Women trends: When brands cross the line
January 25, 2007 by Mary Wynne-Wynter
Last summer, my sister was livid that she was pitched cosmetics in a Long Island medical office when she was there for routine ob/gyn. It sounded creepy to me and I hoped it didn’t portend a new marketing-to-women trend mixing beauty and medicine.
It brings up my defiant streak: Don’t even dare try this on me, Doc, and any brand who gets in my face this way – you suck!
Reading this article I see my fear is justified. But I think it can backfire on academic medicine and private physicians as well as diminish the Clinique brand. Why would they risk it? Why not appeal to women’s desire and demand for simplicity, value and basics. A fabulous Clinique bundle at Costco? Very large sizes of cleanser, moisturizer, sunscreen?
”I am seduced by fancy packaging as much as the next person,” Dr.

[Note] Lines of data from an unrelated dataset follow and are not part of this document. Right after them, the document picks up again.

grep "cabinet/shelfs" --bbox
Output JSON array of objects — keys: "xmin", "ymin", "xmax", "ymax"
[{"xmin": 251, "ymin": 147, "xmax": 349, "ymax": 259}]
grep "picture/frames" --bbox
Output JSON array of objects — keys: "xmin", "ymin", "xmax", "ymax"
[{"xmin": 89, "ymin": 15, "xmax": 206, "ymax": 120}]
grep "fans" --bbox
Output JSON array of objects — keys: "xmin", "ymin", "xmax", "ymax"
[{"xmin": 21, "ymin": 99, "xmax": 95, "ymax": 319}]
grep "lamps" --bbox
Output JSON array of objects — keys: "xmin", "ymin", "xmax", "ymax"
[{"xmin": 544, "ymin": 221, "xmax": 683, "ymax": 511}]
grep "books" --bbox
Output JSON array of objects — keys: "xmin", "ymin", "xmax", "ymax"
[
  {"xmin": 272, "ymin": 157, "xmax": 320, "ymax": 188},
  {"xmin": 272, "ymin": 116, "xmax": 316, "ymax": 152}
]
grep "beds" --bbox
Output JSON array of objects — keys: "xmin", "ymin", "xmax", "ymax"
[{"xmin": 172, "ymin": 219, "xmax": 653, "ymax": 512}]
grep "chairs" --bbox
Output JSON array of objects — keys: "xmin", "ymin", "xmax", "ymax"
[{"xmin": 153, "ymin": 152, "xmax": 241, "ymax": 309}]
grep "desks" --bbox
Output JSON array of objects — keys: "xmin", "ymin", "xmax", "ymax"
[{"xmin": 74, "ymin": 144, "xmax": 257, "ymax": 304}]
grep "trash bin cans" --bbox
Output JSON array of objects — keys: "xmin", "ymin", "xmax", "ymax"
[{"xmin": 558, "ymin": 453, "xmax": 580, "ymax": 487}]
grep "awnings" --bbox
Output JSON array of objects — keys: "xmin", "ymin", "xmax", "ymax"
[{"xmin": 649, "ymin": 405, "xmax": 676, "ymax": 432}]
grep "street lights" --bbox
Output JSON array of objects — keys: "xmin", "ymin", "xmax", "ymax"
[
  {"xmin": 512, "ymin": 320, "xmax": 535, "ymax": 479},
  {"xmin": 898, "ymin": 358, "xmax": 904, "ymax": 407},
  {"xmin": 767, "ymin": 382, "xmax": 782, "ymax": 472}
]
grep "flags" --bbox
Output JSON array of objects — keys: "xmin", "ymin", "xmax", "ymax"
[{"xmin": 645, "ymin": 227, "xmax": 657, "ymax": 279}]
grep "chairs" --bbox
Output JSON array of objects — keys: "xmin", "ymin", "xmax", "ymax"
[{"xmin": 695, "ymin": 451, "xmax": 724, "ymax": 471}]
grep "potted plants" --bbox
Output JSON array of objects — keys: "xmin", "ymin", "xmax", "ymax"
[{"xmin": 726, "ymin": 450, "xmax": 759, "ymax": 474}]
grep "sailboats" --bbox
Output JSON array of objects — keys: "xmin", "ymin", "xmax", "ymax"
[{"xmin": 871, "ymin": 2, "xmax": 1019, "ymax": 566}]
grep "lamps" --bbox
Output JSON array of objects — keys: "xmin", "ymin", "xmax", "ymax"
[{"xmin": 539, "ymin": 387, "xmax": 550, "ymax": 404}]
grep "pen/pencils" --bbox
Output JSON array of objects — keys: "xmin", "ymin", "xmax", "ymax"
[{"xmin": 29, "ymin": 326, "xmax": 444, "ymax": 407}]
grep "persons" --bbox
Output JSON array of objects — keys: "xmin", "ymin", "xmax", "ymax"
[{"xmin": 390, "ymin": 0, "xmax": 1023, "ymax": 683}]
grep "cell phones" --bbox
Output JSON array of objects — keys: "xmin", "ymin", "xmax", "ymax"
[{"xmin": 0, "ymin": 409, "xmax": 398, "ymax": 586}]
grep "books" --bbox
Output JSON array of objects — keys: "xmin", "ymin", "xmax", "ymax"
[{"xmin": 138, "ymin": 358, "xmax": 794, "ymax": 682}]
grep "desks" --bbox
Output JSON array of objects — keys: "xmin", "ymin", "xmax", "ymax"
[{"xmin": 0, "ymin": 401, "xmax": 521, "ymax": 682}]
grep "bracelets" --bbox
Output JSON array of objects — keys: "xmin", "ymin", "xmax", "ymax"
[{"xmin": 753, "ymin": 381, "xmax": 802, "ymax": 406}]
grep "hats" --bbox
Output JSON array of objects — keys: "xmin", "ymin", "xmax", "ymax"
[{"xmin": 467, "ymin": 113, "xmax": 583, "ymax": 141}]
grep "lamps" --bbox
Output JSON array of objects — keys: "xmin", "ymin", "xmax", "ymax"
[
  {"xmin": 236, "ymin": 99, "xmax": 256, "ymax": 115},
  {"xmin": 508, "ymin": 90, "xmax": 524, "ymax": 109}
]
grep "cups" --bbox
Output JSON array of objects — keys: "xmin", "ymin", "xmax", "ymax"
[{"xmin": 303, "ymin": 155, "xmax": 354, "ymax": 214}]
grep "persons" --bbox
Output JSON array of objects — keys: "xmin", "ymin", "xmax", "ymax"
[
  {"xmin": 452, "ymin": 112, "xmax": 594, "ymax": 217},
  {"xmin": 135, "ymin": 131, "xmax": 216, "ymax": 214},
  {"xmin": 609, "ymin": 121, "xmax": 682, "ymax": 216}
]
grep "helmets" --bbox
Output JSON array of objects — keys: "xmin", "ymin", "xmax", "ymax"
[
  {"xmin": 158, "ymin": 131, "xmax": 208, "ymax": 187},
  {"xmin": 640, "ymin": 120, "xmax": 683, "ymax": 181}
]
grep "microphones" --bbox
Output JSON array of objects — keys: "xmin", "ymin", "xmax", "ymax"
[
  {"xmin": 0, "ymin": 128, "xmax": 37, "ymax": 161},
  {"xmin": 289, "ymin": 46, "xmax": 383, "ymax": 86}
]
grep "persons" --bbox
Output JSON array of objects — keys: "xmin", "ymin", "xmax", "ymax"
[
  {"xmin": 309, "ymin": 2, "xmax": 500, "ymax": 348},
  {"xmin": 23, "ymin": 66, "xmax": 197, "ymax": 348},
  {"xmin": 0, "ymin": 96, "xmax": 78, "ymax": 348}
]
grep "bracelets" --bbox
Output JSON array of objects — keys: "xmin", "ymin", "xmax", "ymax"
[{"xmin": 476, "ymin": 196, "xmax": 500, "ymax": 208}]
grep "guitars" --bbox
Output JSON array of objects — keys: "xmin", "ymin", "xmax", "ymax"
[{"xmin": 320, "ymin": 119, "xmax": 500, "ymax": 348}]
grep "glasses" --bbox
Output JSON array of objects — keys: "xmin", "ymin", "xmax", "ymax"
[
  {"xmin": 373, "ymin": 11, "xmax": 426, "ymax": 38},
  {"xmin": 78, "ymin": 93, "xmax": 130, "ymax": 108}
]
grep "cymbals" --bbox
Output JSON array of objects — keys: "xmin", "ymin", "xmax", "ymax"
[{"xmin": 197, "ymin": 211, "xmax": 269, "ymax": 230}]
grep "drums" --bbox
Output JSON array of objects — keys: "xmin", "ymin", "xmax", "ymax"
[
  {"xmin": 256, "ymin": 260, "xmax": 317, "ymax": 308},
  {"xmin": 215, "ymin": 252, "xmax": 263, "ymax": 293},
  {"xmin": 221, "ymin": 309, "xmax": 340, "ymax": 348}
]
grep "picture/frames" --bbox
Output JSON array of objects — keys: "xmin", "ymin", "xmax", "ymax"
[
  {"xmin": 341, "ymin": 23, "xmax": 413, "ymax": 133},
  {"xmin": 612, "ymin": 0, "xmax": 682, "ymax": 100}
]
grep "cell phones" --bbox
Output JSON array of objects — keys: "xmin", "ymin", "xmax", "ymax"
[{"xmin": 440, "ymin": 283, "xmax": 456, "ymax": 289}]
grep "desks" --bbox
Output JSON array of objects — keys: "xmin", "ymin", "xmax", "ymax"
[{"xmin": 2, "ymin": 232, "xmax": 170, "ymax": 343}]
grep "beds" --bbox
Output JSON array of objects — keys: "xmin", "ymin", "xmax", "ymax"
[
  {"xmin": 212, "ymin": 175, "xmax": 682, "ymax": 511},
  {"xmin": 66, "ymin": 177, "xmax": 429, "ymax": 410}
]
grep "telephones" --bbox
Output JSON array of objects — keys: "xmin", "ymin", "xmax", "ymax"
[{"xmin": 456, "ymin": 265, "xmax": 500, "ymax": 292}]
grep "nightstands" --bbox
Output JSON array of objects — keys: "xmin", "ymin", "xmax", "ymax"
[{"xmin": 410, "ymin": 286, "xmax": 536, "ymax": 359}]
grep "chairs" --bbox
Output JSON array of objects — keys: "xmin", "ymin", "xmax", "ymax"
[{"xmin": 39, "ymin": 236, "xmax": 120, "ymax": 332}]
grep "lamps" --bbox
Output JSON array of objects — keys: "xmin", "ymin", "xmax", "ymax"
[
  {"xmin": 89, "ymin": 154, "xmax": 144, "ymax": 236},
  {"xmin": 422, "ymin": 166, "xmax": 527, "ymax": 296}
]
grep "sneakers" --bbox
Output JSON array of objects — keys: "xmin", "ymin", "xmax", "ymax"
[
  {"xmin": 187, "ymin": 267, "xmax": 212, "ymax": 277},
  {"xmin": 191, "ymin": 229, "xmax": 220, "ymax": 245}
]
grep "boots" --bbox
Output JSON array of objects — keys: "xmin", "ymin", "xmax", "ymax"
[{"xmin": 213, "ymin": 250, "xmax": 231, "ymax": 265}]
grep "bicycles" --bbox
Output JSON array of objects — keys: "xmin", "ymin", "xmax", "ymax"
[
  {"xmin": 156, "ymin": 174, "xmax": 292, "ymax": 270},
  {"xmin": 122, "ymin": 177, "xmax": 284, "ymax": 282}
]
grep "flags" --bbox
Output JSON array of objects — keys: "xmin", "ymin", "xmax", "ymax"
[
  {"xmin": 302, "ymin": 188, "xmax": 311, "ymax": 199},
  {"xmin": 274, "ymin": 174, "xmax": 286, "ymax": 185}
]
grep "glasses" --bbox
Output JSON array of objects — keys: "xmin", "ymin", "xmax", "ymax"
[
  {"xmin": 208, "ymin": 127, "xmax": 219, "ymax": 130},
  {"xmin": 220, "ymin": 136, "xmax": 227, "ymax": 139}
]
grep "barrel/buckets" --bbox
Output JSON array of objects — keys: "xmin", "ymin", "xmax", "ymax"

Brademas said. ”But I have a theory that all these skin-care things come out of the same vat in New Jersey.”
Skin Deep: A Word From Our Sponsor: “Clinique is blurring the lines between cosmetics and medicine.”
There are reasons that beauty companies might seek an alliance with a medical institution or with doctors. Americans spent about $7.8 billion last year on skin-care products, according to Euromonitor International, a market research firm. In such a competitive market, cosmetics companies like to ally with doctors and medical schools because such relationships can infuse a brand with an aura of scientific credibility.